[antlr-interest] ANTLR3 C Target: Unicode characters support.

Thu Apr 12 02:17:45 PDT 2012

Hi Jim,

Thanks for your response. Sorry, I'm not sure what you mean by "surrogate pairs are not specified and the input stream handles them".

The '\unnnn' syntax works fine for characters in the BMP, but what about characters in the supplementary planes, which can't be expressed using 4 hex digits?

Elsewhere on this mailing list, it's been suggested that such characters should be encoded in the grammar file as surrogate pairs. For example, the unicode codepoint U+2008A would be expressed as '\uD840\uDC8A'. This appears to work OK when using the Java target, but when I use the C target I get a lexer error. I'm using UTF-8 as the input encoding and used the appropriate flag when creating the input stream.

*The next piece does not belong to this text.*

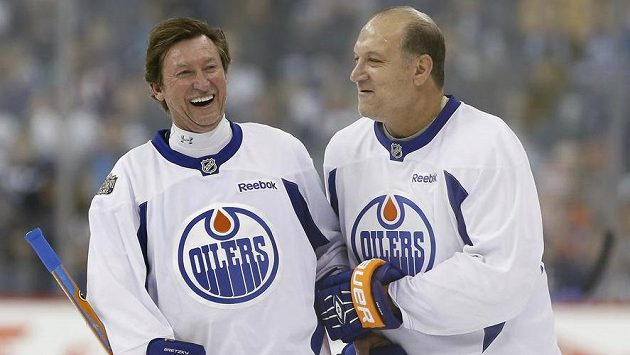 Kdysi nerozlučná dvojice útočníků Edmontonu Wayne Gretzky (vlevo) a Dave Semenko na obrázku z exhibice z října loňského roku.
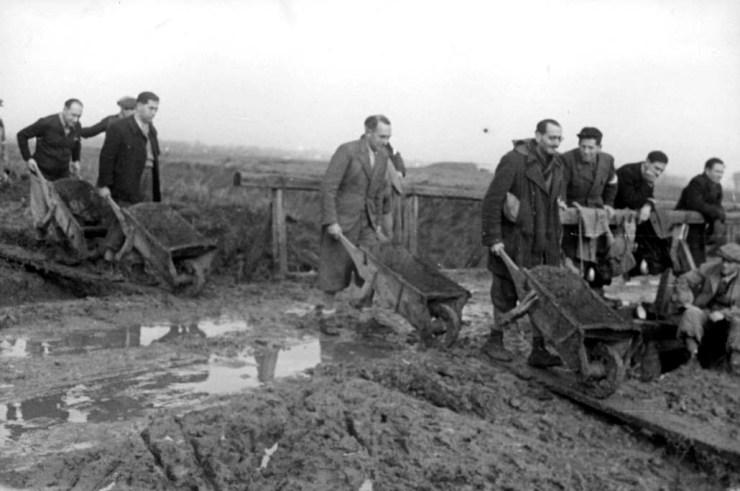 Slavenarbeid tijdens de Tweede Wereldoorlog is een vergeten hoofdstuk in de geschiedenis. Foto: Yad Vashem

In theory, should this work or I am doing something obviously wrong? I can provide my test program, if required.

Regards,

Khutsafalo

________________________________
 From: Jim Idle <jimi at temporal-wave.com>
To: antlr-interest at antlr.org 
Sent: Wednesday, 11 April 2012, 16:02
Subject: Re: [antlr-interest] ANTLR3 C Target: Unicode characters support.

There are no limitations, but I think you are confusing the term Unicode
with Encoding. The lexer uses a 32 bit integer code point and can
therefore store and match the entire Unicode code-point range.

However, when you create the input stream, you must specify what the input
stream encoding is (as of version 3.4). This can be latin1, UTF8, UTF16,
UTF32 or EBCIDIC and it will auto-detect and compensate for the BOM. See
the code for the inputstream for details.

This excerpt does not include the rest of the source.